Peer-reviewed veterinary case report
The Potential Protective Effect of Carvedilol on Induced Myocardial Ischemia-Reperfusion Injury in Rats: A Histological and Immunohistochemical Study.
- Journal:
- Microscopy and microanalysis : the official journal of Microscopy Society of America, Microbeam Analysis Society, Microscopical Society of Canada
- Year:
- 2026
- Authors:
- Baher, Walaa et al.
- Affiliation:
- Department of Histology
- Species:
- rodent
Abstract
Reperfusion injury is a paradoxical response following ischemic heart disease that exacerbates myocardial damage, resulting in ischemia reperfusion (IR) injury.
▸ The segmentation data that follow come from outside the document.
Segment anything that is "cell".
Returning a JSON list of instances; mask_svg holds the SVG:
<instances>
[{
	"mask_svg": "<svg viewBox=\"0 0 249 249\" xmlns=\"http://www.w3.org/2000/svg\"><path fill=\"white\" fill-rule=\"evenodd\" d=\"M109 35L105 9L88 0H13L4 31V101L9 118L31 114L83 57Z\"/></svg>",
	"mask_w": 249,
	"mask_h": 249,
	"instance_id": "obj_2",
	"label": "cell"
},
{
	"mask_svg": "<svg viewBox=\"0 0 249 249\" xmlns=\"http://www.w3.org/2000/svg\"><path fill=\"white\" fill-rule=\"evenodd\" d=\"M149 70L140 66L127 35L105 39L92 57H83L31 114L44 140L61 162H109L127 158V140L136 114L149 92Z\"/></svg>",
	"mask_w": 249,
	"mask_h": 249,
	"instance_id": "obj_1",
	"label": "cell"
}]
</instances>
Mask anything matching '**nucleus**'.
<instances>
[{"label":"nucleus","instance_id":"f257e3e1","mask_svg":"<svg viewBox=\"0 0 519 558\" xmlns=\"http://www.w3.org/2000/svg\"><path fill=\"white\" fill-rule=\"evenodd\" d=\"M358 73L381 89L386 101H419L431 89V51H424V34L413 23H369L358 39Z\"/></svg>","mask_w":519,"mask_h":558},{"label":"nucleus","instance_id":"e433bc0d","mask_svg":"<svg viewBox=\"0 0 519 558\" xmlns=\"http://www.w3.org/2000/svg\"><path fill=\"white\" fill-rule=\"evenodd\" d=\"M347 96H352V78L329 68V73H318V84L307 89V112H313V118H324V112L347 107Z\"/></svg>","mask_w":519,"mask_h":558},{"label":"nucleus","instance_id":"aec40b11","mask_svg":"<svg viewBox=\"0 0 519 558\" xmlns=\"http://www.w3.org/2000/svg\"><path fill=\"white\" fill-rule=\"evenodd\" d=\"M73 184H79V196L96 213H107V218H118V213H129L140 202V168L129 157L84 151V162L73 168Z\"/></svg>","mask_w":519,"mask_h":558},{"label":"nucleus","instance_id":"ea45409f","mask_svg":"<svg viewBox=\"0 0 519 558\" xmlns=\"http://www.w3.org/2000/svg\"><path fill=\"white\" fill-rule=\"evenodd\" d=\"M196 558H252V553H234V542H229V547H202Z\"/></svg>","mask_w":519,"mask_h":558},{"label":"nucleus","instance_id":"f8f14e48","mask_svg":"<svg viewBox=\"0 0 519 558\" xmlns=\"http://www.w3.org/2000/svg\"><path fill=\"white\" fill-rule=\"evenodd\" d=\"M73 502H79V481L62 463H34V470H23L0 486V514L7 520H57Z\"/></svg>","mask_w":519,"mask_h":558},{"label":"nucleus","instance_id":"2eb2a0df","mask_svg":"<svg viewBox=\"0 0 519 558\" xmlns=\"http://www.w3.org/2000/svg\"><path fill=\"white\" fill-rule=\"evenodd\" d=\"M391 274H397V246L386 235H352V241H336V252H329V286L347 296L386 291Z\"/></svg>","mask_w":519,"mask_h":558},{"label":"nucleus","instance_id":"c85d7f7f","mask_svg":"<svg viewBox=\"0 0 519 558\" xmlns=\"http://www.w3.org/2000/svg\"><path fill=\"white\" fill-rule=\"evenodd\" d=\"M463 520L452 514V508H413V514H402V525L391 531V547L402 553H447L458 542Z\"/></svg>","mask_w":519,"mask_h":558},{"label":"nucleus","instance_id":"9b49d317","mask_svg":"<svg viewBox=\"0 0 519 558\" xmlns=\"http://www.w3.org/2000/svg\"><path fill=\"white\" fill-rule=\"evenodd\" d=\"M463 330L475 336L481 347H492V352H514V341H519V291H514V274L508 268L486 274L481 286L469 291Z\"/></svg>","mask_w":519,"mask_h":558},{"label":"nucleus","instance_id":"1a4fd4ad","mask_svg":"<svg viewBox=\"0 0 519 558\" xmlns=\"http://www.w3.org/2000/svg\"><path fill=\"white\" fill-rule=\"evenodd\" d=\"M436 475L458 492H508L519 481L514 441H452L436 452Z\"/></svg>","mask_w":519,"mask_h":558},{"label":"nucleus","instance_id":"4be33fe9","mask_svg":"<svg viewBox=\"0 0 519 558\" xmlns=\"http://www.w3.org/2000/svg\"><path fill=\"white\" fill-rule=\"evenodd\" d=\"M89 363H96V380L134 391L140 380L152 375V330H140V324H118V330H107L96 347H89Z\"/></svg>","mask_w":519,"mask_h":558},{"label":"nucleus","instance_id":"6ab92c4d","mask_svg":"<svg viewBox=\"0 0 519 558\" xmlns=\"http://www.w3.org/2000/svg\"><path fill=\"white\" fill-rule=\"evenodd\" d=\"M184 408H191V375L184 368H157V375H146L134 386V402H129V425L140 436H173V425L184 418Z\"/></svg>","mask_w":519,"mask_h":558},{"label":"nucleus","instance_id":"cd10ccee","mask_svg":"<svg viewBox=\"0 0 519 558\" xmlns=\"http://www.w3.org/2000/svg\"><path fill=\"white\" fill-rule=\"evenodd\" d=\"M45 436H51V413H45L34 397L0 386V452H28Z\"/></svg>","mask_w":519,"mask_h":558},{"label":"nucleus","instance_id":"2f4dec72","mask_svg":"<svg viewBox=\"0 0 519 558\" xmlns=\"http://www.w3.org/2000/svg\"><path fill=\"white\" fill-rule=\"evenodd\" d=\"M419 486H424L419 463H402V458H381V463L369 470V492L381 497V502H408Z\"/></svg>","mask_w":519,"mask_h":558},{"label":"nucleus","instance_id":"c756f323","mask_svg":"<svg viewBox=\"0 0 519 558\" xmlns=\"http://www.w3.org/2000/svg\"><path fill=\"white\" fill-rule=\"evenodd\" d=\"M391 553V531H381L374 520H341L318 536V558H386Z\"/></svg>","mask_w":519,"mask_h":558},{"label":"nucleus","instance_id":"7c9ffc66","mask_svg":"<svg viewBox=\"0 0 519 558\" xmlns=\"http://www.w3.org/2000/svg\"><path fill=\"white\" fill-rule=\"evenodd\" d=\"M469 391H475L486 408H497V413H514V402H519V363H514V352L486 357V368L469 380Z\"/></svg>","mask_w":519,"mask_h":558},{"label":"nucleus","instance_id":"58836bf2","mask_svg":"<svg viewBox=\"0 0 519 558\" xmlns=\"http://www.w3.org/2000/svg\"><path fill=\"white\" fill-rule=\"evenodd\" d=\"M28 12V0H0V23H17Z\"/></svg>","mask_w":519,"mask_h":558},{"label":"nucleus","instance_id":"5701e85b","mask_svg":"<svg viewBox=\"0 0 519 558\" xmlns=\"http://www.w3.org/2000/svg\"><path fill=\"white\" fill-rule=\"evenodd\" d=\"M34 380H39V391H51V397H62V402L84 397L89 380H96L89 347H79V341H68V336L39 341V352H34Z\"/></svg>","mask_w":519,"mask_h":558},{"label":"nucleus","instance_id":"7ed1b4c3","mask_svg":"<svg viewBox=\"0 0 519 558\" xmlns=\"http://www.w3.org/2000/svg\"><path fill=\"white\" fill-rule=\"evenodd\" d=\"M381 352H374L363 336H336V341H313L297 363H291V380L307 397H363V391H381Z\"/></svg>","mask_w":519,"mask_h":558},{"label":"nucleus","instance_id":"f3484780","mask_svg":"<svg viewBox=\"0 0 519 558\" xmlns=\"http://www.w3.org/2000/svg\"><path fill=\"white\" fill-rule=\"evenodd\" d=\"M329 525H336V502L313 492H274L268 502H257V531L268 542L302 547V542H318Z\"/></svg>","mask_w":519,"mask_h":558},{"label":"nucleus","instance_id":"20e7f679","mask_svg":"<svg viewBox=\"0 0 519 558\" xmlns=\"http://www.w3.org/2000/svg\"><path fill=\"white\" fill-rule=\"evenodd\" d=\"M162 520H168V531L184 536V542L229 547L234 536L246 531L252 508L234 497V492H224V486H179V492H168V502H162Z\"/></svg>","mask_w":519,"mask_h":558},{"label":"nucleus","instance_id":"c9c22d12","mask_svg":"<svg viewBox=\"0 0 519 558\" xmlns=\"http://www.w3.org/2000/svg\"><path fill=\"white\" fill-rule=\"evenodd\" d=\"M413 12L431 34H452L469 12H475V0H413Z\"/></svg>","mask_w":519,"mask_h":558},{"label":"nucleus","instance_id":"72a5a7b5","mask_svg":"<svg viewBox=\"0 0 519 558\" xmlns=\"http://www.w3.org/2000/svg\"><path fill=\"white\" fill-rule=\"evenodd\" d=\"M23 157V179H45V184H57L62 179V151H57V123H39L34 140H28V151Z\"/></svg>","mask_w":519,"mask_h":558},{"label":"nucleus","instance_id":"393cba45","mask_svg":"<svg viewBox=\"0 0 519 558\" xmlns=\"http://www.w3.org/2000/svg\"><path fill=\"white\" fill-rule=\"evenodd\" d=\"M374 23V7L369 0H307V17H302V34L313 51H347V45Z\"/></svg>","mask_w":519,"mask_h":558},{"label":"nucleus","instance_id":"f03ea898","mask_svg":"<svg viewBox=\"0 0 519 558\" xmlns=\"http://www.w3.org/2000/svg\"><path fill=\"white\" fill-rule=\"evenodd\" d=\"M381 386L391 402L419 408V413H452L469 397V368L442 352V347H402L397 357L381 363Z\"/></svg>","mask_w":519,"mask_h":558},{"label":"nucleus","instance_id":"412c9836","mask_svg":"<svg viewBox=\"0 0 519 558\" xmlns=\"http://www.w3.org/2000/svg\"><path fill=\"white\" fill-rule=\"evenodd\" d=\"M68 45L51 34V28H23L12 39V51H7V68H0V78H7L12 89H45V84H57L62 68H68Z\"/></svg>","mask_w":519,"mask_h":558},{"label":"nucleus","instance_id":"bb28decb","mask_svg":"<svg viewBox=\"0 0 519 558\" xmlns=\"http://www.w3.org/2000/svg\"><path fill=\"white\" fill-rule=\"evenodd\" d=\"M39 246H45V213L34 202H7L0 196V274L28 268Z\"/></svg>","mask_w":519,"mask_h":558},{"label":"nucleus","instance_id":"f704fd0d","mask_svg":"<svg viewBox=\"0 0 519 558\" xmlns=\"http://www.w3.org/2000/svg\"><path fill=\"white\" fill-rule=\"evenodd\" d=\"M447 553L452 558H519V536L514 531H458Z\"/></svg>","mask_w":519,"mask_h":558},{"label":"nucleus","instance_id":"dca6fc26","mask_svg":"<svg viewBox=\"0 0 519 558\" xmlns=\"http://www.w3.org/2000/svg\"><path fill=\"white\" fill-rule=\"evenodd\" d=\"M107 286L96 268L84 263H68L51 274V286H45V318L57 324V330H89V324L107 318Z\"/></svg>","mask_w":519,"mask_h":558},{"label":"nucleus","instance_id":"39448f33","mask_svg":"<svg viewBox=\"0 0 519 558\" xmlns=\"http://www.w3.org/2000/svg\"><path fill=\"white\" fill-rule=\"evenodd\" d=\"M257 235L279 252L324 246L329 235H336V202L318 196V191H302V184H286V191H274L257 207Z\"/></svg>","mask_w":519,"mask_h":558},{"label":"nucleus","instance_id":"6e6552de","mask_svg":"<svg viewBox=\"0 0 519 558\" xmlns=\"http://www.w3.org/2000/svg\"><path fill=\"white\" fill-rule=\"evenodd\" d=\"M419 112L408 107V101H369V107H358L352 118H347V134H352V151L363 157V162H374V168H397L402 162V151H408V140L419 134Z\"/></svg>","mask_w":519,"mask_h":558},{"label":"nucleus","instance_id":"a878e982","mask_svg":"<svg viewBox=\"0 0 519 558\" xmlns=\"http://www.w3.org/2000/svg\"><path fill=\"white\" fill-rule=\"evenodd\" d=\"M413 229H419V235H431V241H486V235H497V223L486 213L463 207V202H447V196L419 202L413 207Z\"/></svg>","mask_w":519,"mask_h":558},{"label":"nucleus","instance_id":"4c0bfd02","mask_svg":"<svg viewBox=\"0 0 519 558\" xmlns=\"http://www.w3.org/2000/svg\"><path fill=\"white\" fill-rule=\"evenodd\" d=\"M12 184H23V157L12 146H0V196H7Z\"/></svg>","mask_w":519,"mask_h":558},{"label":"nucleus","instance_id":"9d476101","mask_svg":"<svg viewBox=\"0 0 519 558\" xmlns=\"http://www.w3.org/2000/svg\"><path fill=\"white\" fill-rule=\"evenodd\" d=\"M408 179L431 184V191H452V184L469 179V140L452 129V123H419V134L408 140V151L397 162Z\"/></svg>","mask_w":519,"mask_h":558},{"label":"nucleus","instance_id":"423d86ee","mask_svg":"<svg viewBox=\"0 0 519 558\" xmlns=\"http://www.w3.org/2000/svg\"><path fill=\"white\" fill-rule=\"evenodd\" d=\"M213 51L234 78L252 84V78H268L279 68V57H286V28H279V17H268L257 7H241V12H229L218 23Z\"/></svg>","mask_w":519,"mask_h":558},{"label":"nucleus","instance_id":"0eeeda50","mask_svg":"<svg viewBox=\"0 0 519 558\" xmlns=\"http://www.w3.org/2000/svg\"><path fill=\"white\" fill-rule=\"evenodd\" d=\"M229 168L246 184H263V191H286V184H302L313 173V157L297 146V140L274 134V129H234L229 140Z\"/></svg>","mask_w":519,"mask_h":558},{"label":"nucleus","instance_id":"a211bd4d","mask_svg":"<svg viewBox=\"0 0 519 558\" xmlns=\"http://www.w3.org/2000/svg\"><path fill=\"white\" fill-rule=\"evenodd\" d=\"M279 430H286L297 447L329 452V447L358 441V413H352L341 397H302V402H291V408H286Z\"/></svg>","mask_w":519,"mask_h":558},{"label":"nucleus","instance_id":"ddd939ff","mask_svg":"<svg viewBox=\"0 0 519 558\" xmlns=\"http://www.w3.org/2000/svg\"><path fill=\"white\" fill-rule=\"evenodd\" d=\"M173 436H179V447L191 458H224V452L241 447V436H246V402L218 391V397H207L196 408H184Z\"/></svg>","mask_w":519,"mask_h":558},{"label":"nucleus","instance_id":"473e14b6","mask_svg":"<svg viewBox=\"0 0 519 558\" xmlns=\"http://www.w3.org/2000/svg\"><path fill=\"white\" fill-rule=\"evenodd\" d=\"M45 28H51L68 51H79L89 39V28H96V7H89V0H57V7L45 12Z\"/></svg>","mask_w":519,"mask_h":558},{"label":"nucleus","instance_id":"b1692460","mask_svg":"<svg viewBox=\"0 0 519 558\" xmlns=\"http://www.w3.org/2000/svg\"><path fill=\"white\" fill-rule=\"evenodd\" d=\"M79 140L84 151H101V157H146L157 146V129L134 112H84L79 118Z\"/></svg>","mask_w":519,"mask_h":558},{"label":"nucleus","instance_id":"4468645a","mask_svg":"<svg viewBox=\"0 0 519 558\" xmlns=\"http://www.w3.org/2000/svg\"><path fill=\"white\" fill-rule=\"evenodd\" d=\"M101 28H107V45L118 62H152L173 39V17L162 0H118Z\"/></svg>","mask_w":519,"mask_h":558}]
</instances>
This study explored the protective effect of carvedilol (CAR) on cardiac tissue in myocardial IR injury. Forty Wistar rats were randomly allocated into control, IR, and CAR + IR groups. Myocardial IR injury was surgically induced for 45 min followed by 120 min of reperfusion. CAR (2 mg/kg/day) was administered orally for 7 days prior to IR induction. Cardiac effects were assessed via physiological measurements, serum biomarkers of creatine kinase-MB (CK-MB) and cardiac troponin I (cTnI), immunohistochemical detection of Bcl-2-associated X-protein (Bax) and B cell lymphoma 2 (Bcl-2), light and electron microscopy, histopathological grading, and morphometric and statistical analysis. CAR pretreatment markedly preserved cardiac function in IR-injured rats by significantly reducing QTc and ST-segment elevations and suppressing ventricular arrhythmias. Biochemically, serum CK-MB and cTnI levels were significantly lowered, while Bax expression decreased and Bcl-2 increased. Histologically, CAR mitigated necrosis, hemorrhage, and cellular degeneration. Ultrastructurally, myocardial integrity, capillary patency, and telocyte morphology were preserved. CAR pretreatment effectively mitigated myocardial IR injury through multifaceted mechanisms including improving cardiac electrical stability, reducing biochemical and apoptotic damage, and preserving histological and ultrastructural integrity.